## 作答要求
摘录下面这篇演讲介绍中从“演讲人简历：Doug 有20多年电信产品线工程管理经验.之前 Doug也是直担任飞博创（Fiberxon”到“发明使得长距离传输成为现实。”之间的文字，首尾都包括在内，一字不改。

──────── 原文 ────────

Doug Cheng, OneChip Photonics Inc.产品总监

演讲人简历：Doug 有20多年电信产品线工程管理经验.之前 Doug也是直担任飞博创（Fiberxon Inc）产品线总监 , 他也曾在 Nokia, Nortel, and Lantern Communications 担任过类似的职位。
 

演讲题目：“Photonic Integration in New-Generation FTTH Networks”下一代FTTH网络中的光子集成

摘        要：分析为什么光子集成是FTTH的关键技术，此技术仍未被成功实施的原因、以及在成本和性能上产生突破的新兴光子集成技术。

学习目标：系统商和运营商将了解如何比以往更经济有效地部署FTTH网络，来满足语音、数据和视频等三重播放服务的需求。

演讲概述：早在光子技术这个词和概念被详细定义以前，光子技术就在宽带革命的热潮中起到举足轻重的作用。半导体激光器和检测器、低损耗光纤，以及后来的光放大器的发明使得长距离传输成为现实。

　　今天，电信运营商在满足消费者和企业对语音、数据和视频等高宽带需求的同时，也面临着服务差异化的压力，只有这样才能从竞争者中脱颖而出，这使得把光子技术应用于FTTH网络比以往显得更加迫切和必要。

──────── 条目展示 ────────

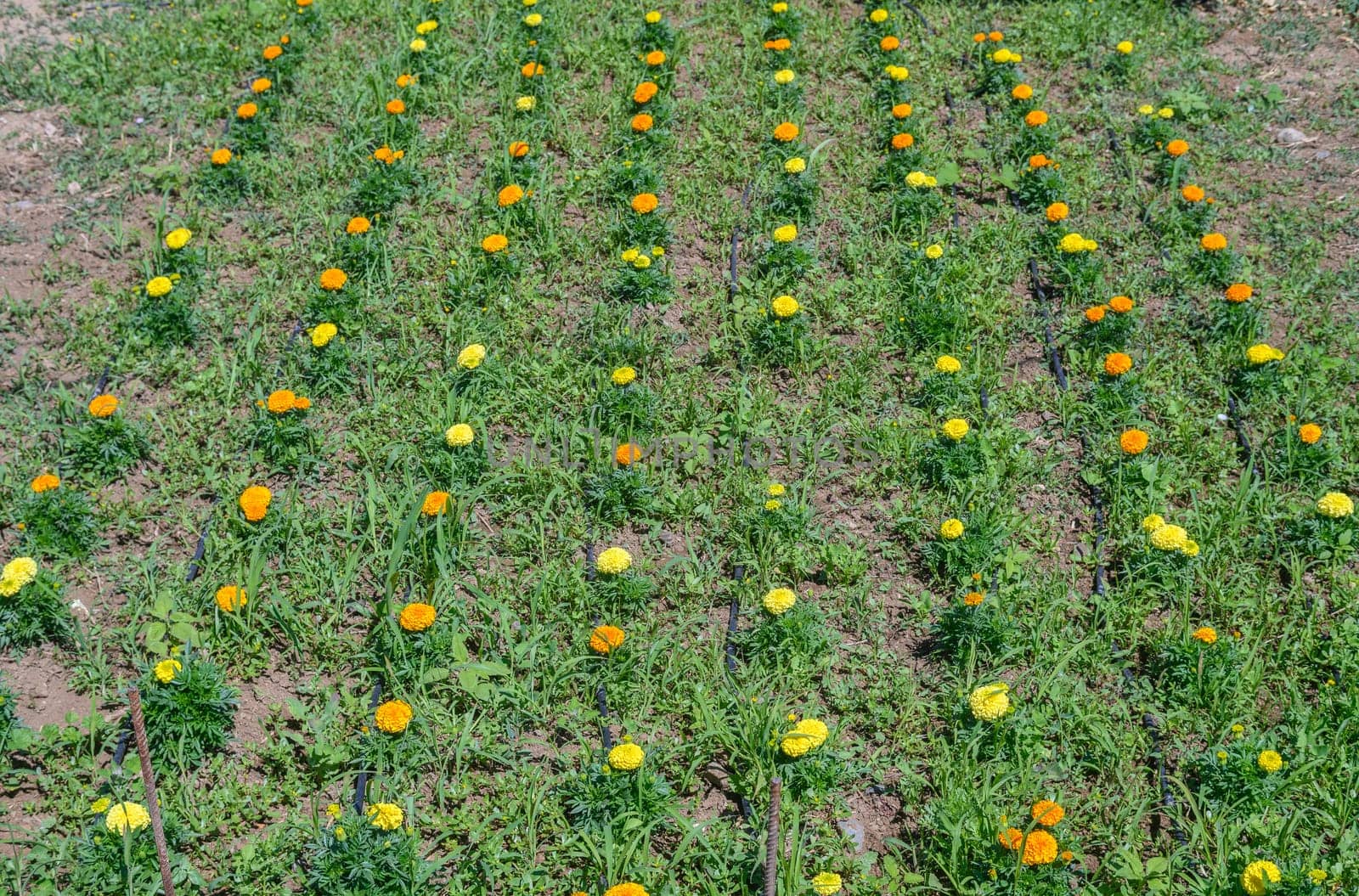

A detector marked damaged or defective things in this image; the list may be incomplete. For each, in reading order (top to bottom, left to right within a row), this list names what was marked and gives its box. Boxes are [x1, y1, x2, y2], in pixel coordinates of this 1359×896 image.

────────
──────── 条目展示 ────────

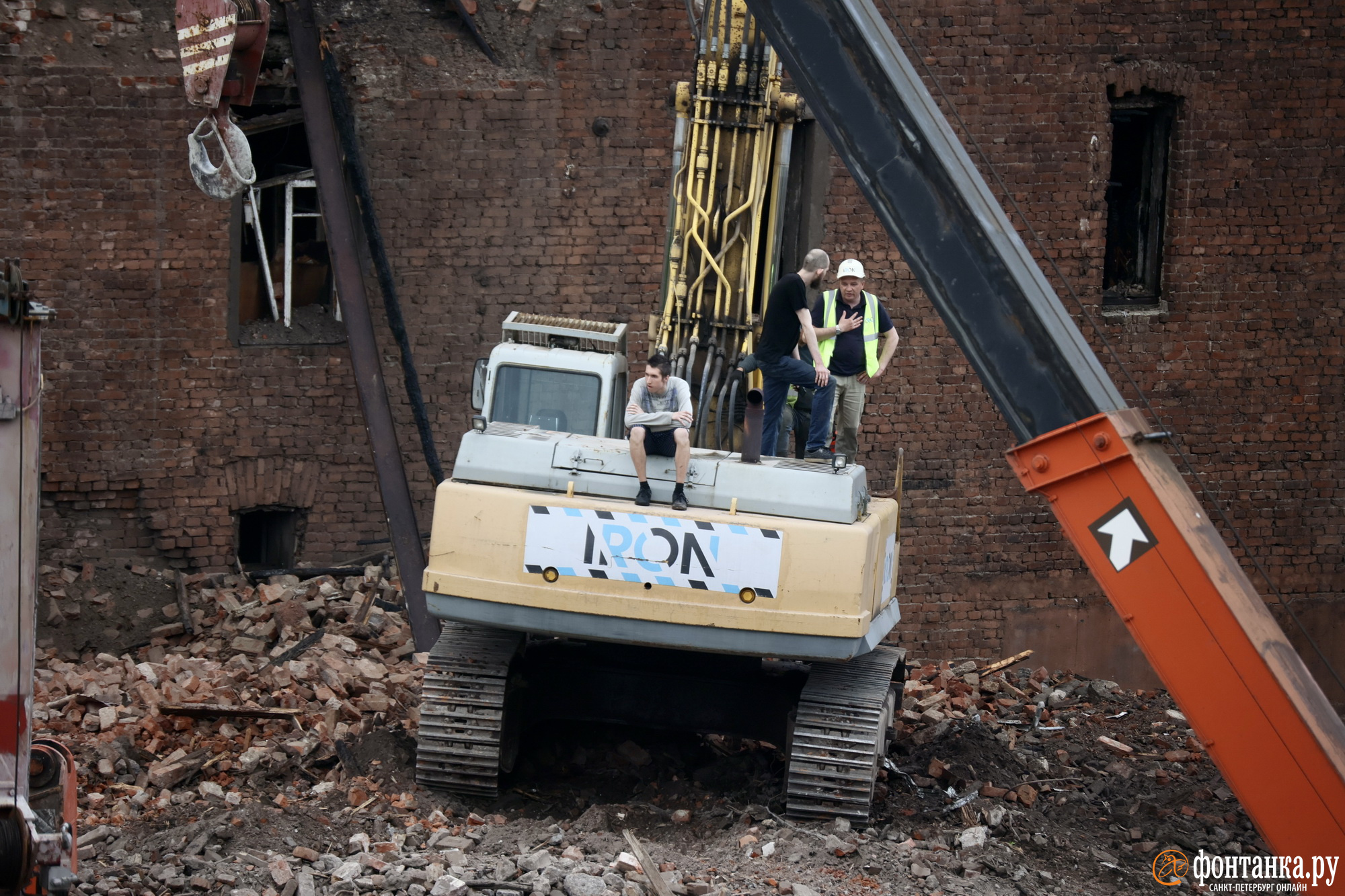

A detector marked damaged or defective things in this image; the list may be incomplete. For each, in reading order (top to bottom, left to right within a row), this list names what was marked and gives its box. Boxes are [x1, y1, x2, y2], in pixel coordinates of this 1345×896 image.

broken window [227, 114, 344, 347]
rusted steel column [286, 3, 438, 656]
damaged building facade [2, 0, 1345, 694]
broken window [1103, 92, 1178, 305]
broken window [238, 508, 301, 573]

────────

## 练习输出
演讲人简历：Doug 有20多年电信产品线工程管理经验.之前 Doug也是直担任飞博创（Fiberxon Inc）产品线总监 , 他也曾在 Nokia, Nortel, and Lantern Communications 担任过类似的职位。
 

演讲题目：“Photonic Integration in New-Generation FTTH Networks”下一代FTTH网络中的光子集成

摘        要：分析为什么光子集成是FTTH的关键技术，此技术仍未被成功实施的原因、以及在成本和性能上产生突破的新兴光子集成技术。

学习目标：系统商和运营商将了解如何比以往更经济有效地部署FTTH网络，来满足语音、数据和视频等三重播放服务的需求。

演讲概述：早在光子技术这个词和概念被详细定义以前，光子技术就在宽带革命的热潮中起到举足轻重的作用。半导体激光器和检测器、低损耗光纤，以及后来的光放大器的发明使得长距离传输成为现实。